Q: “How is jarsWAF different from ModSecurity/Coraza?” A: Rust + Pingora (same stack as Cloudflare). eBPF XDP for kernel-level DDoS. AST semantic tokenizer not regex-only. Distributed Agent-Controller architecture. Auto-remediation escalating tiers. Real-time dashboard.
Q: “How do you prevent OOM?” A: Every unbounded DashMap has periodic cleanup (30 min wipe or 60 sec idle evict).

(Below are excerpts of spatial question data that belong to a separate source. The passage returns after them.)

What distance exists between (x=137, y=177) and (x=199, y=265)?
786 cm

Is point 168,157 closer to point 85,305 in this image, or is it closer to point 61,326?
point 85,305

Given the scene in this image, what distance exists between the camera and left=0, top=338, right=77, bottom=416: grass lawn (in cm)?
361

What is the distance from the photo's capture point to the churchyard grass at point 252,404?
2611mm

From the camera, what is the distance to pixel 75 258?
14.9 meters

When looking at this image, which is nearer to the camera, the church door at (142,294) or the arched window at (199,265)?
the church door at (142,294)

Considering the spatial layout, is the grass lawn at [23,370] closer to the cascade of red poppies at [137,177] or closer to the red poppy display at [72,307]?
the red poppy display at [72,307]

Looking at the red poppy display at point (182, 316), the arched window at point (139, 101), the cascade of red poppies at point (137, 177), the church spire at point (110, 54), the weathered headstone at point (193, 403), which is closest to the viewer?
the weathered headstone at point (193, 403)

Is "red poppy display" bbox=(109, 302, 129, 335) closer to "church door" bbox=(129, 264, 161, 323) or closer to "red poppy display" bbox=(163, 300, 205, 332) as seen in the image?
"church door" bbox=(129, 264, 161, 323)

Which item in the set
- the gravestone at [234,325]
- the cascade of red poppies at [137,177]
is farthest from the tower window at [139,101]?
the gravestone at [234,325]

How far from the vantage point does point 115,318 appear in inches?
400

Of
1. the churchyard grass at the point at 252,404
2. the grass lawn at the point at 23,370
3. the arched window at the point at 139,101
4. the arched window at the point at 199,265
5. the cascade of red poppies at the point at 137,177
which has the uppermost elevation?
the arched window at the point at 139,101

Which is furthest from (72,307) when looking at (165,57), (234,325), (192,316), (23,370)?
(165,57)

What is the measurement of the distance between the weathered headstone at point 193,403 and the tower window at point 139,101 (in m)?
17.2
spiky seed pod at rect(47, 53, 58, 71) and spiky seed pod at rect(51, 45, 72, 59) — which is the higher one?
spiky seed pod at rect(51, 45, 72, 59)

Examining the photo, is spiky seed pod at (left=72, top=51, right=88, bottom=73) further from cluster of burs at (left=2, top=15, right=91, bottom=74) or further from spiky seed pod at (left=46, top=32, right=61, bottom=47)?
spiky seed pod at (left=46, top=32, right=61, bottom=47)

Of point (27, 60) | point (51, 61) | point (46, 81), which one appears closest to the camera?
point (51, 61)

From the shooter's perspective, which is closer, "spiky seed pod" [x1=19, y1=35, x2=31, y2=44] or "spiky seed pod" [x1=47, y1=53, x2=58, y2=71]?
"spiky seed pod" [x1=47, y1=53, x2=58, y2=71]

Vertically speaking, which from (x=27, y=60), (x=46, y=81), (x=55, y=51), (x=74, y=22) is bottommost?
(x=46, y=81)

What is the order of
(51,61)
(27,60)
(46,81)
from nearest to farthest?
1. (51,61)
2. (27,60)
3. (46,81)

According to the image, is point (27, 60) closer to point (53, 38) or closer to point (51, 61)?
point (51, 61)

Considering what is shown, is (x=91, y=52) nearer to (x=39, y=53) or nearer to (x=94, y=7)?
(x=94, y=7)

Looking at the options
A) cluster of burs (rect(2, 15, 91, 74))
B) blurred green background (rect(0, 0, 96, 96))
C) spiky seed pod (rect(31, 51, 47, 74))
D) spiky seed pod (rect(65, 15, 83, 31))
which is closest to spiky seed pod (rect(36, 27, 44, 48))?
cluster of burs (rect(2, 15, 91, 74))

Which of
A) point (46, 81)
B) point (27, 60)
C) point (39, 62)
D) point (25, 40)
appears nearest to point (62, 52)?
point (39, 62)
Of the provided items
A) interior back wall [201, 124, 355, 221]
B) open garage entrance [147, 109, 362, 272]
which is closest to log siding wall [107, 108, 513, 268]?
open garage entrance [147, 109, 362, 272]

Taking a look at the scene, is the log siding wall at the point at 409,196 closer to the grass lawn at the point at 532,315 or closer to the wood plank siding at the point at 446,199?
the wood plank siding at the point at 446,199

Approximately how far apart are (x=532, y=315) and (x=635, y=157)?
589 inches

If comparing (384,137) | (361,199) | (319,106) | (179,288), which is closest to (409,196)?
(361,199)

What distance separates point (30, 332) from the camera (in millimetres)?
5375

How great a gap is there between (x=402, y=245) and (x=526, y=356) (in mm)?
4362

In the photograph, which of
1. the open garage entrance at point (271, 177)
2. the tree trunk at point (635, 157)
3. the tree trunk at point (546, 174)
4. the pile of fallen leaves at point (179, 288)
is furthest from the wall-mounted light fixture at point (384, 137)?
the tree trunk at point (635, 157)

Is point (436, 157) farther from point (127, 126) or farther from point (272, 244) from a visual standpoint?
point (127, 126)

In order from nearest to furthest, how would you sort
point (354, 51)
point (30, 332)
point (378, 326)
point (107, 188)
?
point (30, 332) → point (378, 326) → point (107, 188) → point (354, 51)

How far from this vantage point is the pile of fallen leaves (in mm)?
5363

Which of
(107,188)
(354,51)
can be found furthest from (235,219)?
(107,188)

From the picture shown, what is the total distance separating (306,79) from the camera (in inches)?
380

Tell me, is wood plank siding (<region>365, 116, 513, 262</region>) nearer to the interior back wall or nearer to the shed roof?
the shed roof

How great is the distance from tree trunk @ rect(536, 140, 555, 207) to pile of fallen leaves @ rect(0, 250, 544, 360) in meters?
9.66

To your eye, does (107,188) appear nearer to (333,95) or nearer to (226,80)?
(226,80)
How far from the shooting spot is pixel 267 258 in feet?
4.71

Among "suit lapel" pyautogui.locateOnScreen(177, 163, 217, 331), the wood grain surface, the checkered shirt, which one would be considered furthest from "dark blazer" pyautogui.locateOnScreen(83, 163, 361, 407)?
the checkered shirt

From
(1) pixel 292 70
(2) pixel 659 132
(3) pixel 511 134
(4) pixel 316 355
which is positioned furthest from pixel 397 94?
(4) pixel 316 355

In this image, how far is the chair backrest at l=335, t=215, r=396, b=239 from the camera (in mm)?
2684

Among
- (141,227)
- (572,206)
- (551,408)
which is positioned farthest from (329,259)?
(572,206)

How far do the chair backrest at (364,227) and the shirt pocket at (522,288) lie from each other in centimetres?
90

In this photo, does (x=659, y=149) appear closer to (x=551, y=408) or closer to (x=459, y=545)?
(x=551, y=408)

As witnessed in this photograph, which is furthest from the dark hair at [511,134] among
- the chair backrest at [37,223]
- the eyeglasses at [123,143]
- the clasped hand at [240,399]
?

Blocklist capped at 100k. Reputation LRU at 10k. Body buffer cleared + shrink after inspection. Backpressure prevents backend overload.
Q: “Can you explain the WebSocket security?” A: Separate proxy on 127.0.0.1:24601. All WS upgrade requests from Pingora route here. Every text frame inspected by rule engine. Malicious frames get connection close.